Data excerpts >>
-*-*-

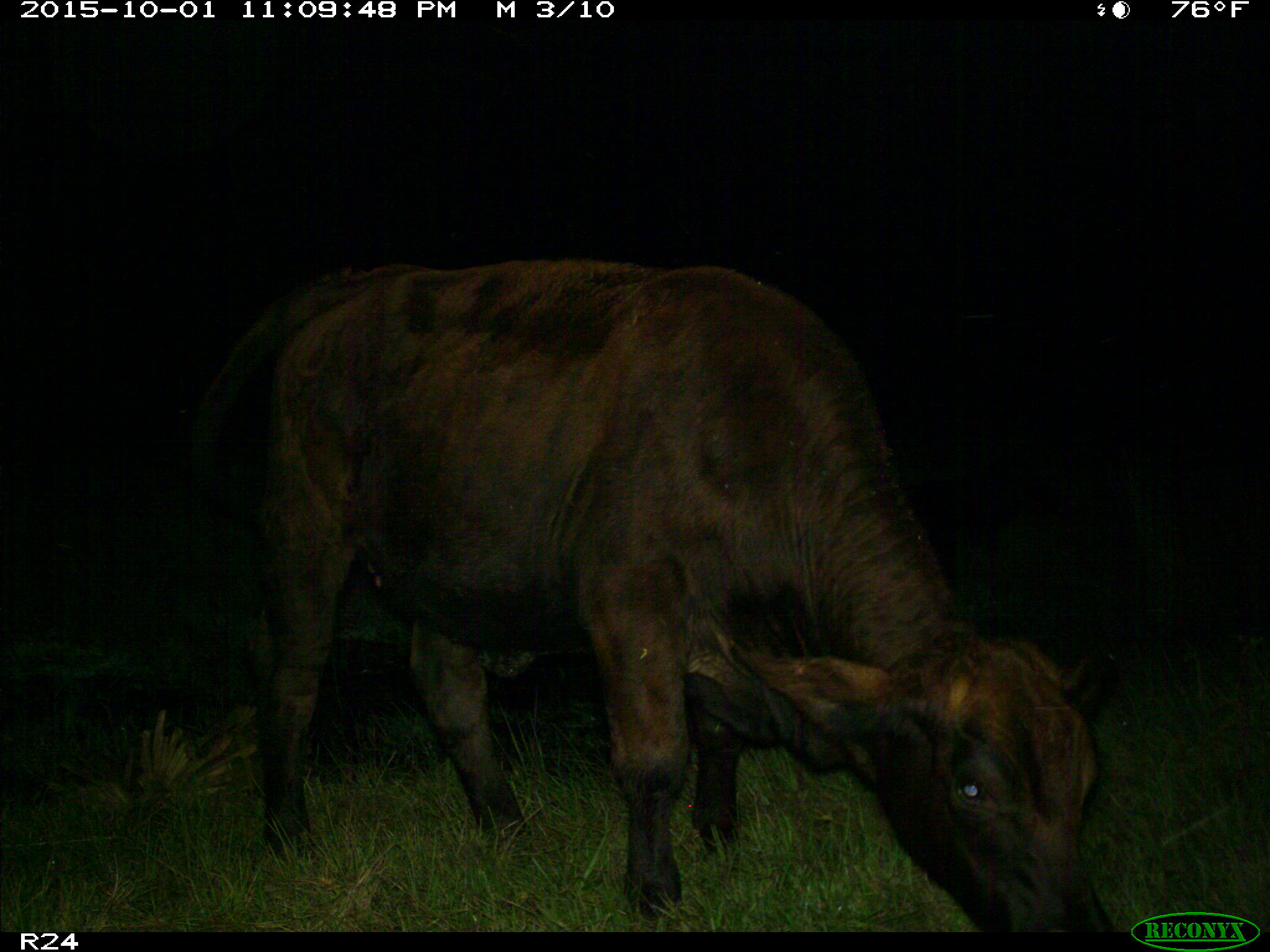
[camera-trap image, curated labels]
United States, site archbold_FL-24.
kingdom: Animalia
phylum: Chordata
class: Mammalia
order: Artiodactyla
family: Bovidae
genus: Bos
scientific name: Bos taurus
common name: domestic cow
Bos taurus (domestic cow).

-*-*-

Task item >> The expected answer is an exact copy of the lines beginning at the one with "United States, site archbold_FL-24." and running to the end of the entries above.

Exercise response >>
United States, site archbold_FL-24.
kingdom: Animalia
phylum: Chordata
class: Mammalia
order: Artiodactyla
family: Bovidae
genus: Bos
scientific name: Bos taurus
common name: domestic cow
Bos taurus (domestic cow).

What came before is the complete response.